Terör örgütleriyle ilişkileri tescilli partilerle demlenmek mi dersiniz, daha önceki gün Çağlayan Adliyemize saldıranların da aralarında olduğu teröristlere kol kanat germek mi dersiniz, emperyalistlerin ülkemizi köşeye sıkıştırmak için kullandıkları her araca, her argümana sarılmak mı dersiniz. Velhasıl akla gelen gelmeyen nice karanlık pazarlıkla garip bir telaş ve saldırganlık içinde çırpınıp duruyorlar.
Milletimiz, mayıs seçimlerinin ardından altılı ittifakın düştüğü duruma bakıp ‘Ülke iyi ki bunların eline kalmadı’ diye hamd ediyor. Mart seçimlerinin ardından da herhalde aynı şükrü şehirlerimizdeki vatandaşlarımız ‘İyi ki bunların eline düşmedik’ diye yapacak. Gidişat onu gösteriyor.
Biz ülkemize, milletimize, şehirlerimize, en başta da deprem bölgemize neler yapabileceğimize, dertlere nasıl derman olabileceğimize, sıkıntıları nasıl çözebileceğimize, eksikleri nasıl tamamlayabileceğimize bakıyoruz.

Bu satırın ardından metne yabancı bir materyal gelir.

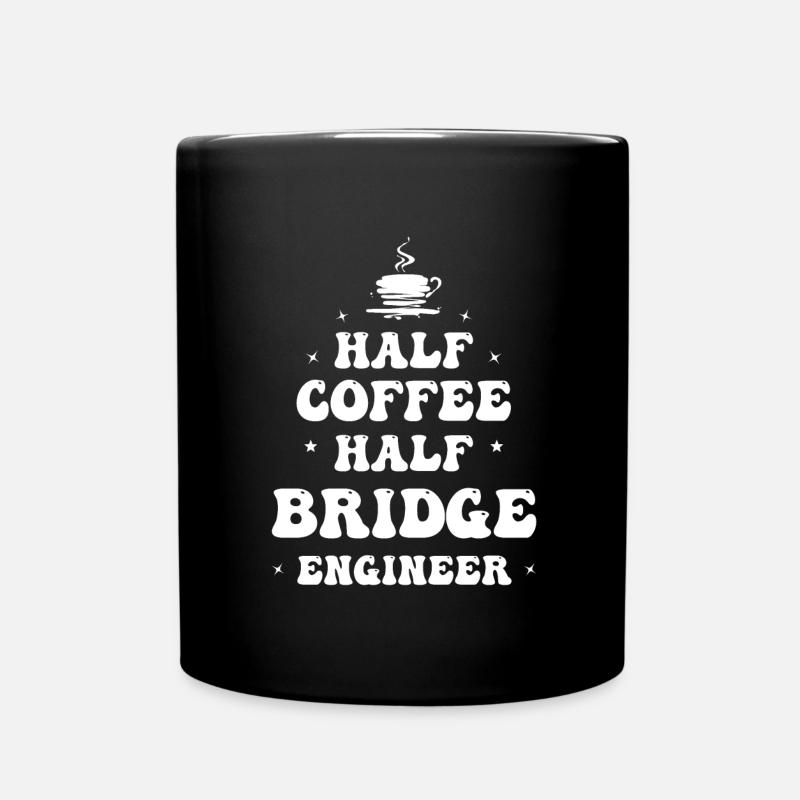 Bauingenieur Brückenbau Statik Kaffee Ingenieur - Tasse einfarbig - Schwarz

Özellikle milletimizin bize verdiği yetkinin ve sağladığı desteğin gereğini yerine getirmezsek vebal altında kalırız.
Adıyaman’ın acı günlerinde olduğu gibi sevinçli günlerinde de hep yanında yer almayı sürdüreceğiz. Hepinizi sevgiyle, saygıyla selamlıyor, Allah’a emanet ediyorum. Kalın sağlıcakla.”